::: Information given
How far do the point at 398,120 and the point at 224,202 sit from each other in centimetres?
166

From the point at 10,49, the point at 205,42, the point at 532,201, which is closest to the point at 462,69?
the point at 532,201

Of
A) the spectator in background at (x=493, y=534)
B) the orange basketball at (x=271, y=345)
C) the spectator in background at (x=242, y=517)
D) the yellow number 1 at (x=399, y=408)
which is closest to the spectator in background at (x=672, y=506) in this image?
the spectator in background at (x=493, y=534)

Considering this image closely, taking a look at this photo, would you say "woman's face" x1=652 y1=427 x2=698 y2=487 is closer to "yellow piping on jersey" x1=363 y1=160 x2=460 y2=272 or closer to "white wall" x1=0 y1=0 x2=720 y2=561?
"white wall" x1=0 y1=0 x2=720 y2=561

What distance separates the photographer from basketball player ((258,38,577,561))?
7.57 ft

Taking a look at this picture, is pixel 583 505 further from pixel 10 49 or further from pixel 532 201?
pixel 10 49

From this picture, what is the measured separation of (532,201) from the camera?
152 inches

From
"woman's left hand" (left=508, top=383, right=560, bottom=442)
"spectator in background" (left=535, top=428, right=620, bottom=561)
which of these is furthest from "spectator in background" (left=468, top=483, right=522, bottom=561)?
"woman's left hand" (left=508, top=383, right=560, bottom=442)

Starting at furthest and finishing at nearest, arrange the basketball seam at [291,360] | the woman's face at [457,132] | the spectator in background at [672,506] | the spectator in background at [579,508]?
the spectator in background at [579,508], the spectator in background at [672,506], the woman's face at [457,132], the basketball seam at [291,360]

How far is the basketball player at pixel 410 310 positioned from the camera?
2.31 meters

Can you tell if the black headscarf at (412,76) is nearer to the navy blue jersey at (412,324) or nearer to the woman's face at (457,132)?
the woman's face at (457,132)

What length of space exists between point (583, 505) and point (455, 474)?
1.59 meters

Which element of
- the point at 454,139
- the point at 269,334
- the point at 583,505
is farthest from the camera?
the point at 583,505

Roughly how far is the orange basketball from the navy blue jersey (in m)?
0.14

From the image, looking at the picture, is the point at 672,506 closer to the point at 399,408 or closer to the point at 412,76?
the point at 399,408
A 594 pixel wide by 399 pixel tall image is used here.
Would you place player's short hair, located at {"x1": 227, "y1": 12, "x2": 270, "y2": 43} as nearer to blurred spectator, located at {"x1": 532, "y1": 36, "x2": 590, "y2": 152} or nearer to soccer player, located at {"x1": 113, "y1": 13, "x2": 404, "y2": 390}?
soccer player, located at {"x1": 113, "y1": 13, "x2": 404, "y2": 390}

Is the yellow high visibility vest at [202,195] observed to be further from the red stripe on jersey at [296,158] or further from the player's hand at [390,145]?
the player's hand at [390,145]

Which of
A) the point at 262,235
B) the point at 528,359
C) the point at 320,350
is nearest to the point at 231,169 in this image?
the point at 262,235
::::::
- _Directions for this task_:
Reproduce the records verbatim from the line containing "Starting at furthest" through the end of the records, including that first line and the last line.

- _Expected output_:
Starting at furthest and finishing at nearest, arrange the basketball seam at [291,360] | the woman's face at [457,132] | the spectator in background at [672,506] | the spectator in background at [579,508]?
the spectator in background at [579,508], the spectator in background at [672,506], the woman's face at [457,132], the basketball seam at [291,360]

How far is the basketball player at pixel 410 310 positioned from the camera?
2.31 meters

Can you tell if the black headscarf at (412,76) is nearer to the navy blue jersey at (412,324) or nearer to the woman's face at (457,132)?
the woman's face at (457,132)

What length of space exists between point (583, 505) and point (455, 474)?
1.59 meters

Which element of
- the point at 454,139
- the point at 269,334
- the point at 583,505
is farthest from the camera?
the point at 583,505

Roughly how far is the orange basketball from the navy blue jersey (in m)?
0.14

From the image, looking at the picture, is the point at 672,506 closer to the point at 399,408 or closer to the point at 412,76?
the point at 399,408
A 594 pixel wide by 399 pixel tall image is used here.
Would you place player's short hair, located at {"x1": 227, "y1": 12, "x2": 270, "y2": 43} as nearer to blurred spectator, located at {"x1": 532, "y1": 36, "x2": 590, "y2": 152} or nearer to soccer player, located at {"x1": 113, "y1": 13, "x2": 404, "y2": 390}?
soccer player, located at {"x1": 113, "y1": 13, "x2": 404, "y2": 390}

Is the yellow high visibility vest at [202,195] observed to be further from the red stripe on jersey at [296,158] or further from the player's hand at [390,145]?
the player's hand at [390,145]

Which of
A) the point at 262,235
B) the point at 528,359
C) the point at 320,350
is nearest to the point at 231,169 in this image?
the point at 262,235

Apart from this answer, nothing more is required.